Gregory David Roberts’ wildly popular novel was flying off the shelves in 2003 and the screen rights were sold soon after. Russell Crowe was attached, then Johnny Depp, and for a while there, it was Joel Edgerton. Peter Weir was going to direct at one point.

After more than a decade of development hell, Shantaram the movie morphed into Shantaram the TV show. In some ways, it makes more sense – streaming had overtaken cinema and the book runs more than 900 pages.

But even as the TV production ramped up, the off-screen dramas weren’t over. At that point, in 2019, Oscar nominated screenwriter Eric Warren Singer had been tapped to write the scripts and Australian director Justin Kurzel was to be the set-up director.

Two episodes were shot in Melbourne and Mumbai before it was shut down – the show wasn’t going in the right direction and, reported The Age’s Karl Quinn, the remaining scripts weren’t ready.

By the time the cameras rolled again in mid-2021, this time in Thailand, Shantaram was basically restarting from scratch.
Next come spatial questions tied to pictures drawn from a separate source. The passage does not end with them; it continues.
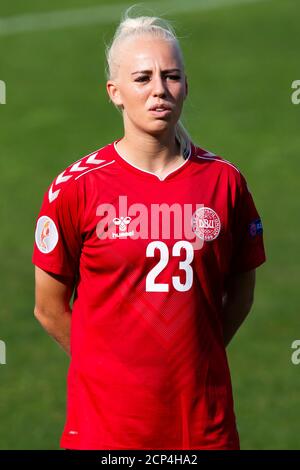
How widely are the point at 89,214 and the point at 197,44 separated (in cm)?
1823

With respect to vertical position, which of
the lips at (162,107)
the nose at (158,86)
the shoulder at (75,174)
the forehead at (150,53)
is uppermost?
the forehead at (150,53)

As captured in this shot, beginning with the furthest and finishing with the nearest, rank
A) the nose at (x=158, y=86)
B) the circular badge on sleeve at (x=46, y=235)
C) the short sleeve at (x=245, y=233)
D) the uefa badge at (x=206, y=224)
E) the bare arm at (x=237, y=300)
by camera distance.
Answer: the bare arm at (x=237, y=300) → the short sleeve at (x=245, y=233) → the circular badge on sleeve at (x=46, y=235) → the uefa badge at (x=206, y=224) → the nose at (x=158, y=86)

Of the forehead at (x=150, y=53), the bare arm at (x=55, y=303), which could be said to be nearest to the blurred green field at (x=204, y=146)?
the bare arm at (x=55, y=303)

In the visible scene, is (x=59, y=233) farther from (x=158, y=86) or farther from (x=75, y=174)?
(x=158, y=86)

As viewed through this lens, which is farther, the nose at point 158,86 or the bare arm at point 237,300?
the bare arm at point 237,300

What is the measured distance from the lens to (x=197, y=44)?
24.4 m

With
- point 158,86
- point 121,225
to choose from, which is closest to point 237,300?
point 121,225

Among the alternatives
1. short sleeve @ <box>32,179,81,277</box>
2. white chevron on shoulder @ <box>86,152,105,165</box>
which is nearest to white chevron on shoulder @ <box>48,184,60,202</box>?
short sleeve @ <box>32,179,81,277</box>

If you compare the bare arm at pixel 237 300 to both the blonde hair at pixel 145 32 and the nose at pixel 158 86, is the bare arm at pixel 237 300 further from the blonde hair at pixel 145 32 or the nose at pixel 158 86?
the nose at pixel 158 86

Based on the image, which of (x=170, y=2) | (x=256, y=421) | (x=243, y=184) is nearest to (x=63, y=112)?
(x=170, y=2)

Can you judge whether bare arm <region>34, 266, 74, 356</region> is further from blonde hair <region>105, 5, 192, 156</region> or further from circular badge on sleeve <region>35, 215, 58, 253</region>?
blonde hair <region>105, 5, 192, 156</region>

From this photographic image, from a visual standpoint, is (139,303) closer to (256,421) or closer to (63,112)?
(256,421)

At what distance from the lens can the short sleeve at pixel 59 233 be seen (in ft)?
21.5

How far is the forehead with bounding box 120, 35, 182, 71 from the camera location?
6477 millimetres
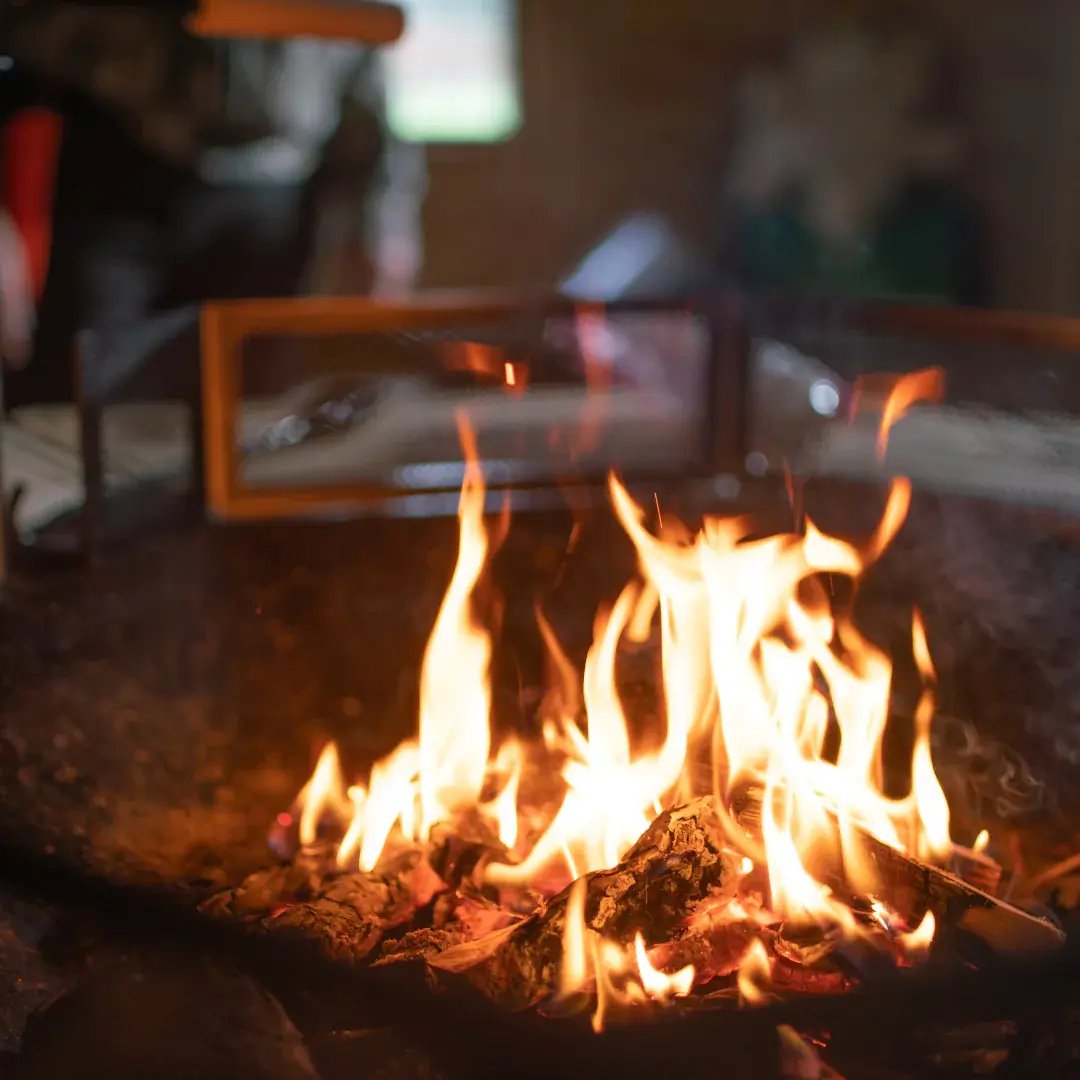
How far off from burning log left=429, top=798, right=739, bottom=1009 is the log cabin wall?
6.12 metres

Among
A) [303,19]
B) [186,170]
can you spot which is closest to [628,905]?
[303,19]

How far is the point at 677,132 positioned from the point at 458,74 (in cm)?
136

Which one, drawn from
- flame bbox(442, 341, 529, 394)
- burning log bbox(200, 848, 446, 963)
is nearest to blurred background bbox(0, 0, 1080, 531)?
flame bbox(442, 341, 529, 394)

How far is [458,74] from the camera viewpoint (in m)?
7.29

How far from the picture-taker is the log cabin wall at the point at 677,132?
7.47 m

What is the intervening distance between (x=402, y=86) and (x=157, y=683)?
16.2 ft

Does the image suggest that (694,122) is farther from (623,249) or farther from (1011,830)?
(1011,830)

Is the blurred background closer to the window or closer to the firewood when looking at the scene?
the window

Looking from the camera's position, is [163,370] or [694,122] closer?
[163,370]

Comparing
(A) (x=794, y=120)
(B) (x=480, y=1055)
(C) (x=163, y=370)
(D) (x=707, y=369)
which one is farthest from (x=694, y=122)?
(B) (x=480, y=1055)

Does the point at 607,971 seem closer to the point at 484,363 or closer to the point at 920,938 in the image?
the point at 920,938

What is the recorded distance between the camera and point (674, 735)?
2035mm

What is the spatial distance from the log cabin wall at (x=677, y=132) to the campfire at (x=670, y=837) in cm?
540

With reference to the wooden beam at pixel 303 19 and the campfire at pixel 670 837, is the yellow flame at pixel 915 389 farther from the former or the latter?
the wooden beam at pixel 303 19
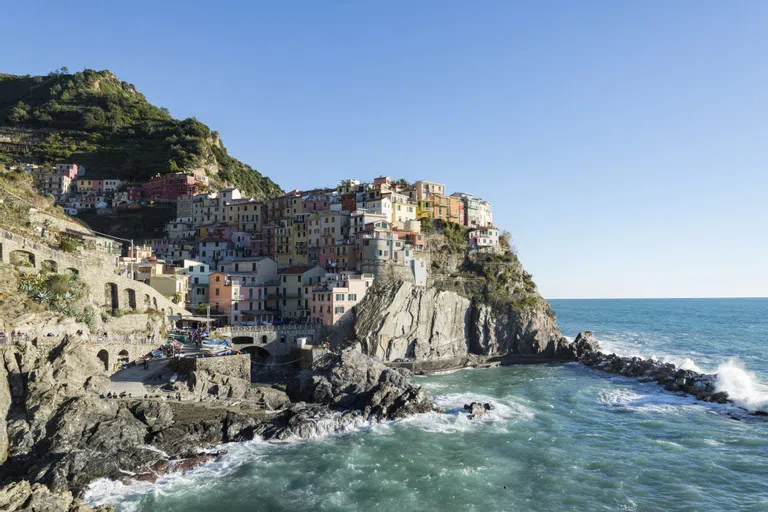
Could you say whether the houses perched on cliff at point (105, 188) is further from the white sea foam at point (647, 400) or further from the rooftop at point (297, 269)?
the white sea foam at point (647, 400)

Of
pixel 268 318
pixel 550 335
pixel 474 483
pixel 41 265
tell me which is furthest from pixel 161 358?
pixel 550 335

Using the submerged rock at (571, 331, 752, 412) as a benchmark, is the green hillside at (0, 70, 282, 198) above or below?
above

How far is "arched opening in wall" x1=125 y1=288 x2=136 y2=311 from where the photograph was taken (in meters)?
54.5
There was a new showrunner, Steve Lightfoot (The Punisher, Hannibal), while Bharat Nalluri would direct the first episodes.

With a backstory like that, it’s a miracle that there even is a Shantaram series at all, let alone 10 episodes of a lush and intriguing albeit slow-burn drama.
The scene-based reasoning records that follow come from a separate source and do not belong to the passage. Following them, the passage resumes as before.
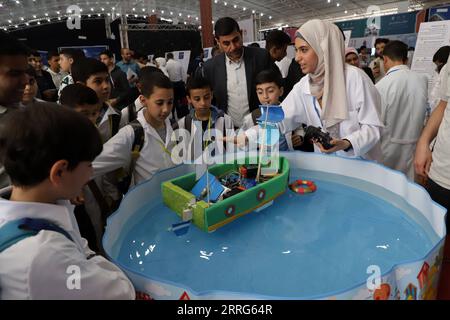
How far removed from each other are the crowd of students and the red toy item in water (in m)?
0.18

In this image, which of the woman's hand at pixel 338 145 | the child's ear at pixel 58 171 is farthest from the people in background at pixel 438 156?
the child's ear at pixel 58 171

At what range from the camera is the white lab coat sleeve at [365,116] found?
66.3 inches

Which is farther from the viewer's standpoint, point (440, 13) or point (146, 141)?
point (440, 13)

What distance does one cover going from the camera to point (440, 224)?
1.05m

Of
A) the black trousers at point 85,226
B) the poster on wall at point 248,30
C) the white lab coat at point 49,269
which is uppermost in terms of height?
the poster on wall at point 248,30

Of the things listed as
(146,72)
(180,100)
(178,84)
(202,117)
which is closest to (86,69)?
(146,72)

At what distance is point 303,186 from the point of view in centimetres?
158

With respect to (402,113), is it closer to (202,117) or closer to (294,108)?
(294,108)

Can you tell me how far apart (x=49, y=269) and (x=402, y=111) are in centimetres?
301

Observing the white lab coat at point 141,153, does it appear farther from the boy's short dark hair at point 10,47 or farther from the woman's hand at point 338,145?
the woman's hand at point 338,145

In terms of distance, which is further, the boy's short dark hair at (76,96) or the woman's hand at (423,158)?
the boy's short dark hair at (76,96)

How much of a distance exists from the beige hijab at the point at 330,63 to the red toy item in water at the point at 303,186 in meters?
0.42

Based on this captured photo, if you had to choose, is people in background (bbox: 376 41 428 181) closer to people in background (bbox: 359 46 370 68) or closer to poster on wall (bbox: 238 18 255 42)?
poster on wall (bbox: 238 18 255 42)
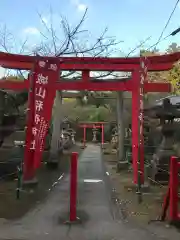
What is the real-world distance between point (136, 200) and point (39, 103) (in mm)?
3295

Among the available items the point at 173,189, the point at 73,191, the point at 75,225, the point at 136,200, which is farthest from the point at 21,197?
the point at 173,189

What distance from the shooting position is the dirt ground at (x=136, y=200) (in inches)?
233

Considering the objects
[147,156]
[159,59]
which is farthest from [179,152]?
[159,59]

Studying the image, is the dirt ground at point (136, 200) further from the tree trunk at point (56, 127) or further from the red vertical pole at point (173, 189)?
the tree trunk at point (56, 127)

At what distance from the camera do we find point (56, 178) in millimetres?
10406

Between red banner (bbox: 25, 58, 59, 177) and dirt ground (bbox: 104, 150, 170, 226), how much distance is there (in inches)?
94.4

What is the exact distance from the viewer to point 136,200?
7.22 metres

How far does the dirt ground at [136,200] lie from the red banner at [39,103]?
2397mm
If you’re one of the people who didn’t make your way through Roberts’ doorstopper of a book, the late-1970s-set story is about Lin (Charlie Hunnam), an Australian man who escapes a Victorian prison where he is serving a 19-year sentence for bank robbery, during which a cop was killed.

With his share of the loot and a fake New Zealand passport, Lin flees to Mumbai, then Bombay, where he meets the enterprising Prabu (Shubham Saraf), a local guide with whom he forms a deep friendship.
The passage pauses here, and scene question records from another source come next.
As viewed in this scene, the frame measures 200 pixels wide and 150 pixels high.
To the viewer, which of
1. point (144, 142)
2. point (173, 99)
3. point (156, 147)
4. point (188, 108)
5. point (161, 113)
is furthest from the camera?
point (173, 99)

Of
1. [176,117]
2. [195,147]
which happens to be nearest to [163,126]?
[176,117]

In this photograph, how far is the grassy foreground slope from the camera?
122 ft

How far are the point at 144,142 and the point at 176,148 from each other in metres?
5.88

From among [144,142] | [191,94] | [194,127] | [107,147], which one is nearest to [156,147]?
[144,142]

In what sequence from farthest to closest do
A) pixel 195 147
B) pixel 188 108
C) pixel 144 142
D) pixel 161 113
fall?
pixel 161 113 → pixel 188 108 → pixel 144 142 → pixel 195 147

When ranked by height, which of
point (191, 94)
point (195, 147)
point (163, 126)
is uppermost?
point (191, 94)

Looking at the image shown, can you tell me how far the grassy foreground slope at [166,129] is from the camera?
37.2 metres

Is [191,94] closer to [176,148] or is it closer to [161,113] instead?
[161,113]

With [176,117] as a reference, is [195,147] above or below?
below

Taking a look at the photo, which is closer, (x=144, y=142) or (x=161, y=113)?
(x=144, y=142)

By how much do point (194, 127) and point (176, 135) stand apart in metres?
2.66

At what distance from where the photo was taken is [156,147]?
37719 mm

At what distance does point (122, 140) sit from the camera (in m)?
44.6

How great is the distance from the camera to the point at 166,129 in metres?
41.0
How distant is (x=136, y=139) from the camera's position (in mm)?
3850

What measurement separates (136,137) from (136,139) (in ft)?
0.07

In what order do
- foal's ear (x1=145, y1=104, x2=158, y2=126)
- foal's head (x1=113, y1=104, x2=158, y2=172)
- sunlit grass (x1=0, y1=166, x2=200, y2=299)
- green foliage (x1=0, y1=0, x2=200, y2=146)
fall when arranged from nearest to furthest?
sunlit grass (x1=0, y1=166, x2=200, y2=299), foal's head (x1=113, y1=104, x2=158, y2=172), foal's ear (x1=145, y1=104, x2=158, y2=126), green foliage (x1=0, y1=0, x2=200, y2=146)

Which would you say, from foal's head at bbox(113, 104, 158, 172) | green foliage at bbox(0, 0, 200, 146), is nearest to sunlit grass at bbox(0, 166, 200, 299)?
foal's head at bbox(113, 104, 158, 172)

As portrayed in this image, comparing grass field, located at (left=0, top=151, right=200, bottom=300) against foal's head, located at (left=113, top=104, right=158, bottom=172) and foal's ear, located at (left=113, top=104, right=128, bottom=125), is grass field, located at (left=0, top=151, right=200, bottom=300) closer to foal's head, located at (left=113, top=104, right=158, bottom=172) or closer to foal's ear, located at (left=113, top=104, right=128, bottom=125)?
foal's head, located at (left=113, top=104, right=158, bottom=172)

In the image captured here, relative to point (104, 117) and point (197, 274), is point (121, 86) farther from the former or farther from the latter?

Lin also meets a community of drifters and outsiders in one of the ex-pat bars, a collection of people from elsewhere, including pimps, a sex worker and the well-connected Karla (Antonia Desplat).

As a newcomer to this web of thorny motives and criminal relationships, Lin upsets the dynamic, especially when he falls for Karla. He’s also making waves in Prabu’s slum community, which is the target of competing developers out to push out the marginalised and build on the ashes of their homes.

If there’s one thing Shantaram wants you to take away from its first season – it doesn’t get too far into Roberts’ book – it’s that everyone has an agenda, often criminal, except for maybe the redemption-seeking Lin whose motives are mostly to remain out of prison.

The sticky world within the series is full of corruption and almost everyone can be bought.

The show largely avoids the white saviour complex even though he’s hailed within the slum as the doctor who treats everyone’s ails (he was an ambo in Australia). But he stuffs up too often to really be saving anyone.

Shantaram is Lin’s redemption story and while the show doesn’t delve too deeply into the textures of that journey, it does vividly evoke a particular world.

It’s a languid show where not a lot happens but if you have the patience to stick with it – and if Hunnam’s so-so Australian accent doesn’t distract too much – Shantaram is compelling enough to be an immersive story.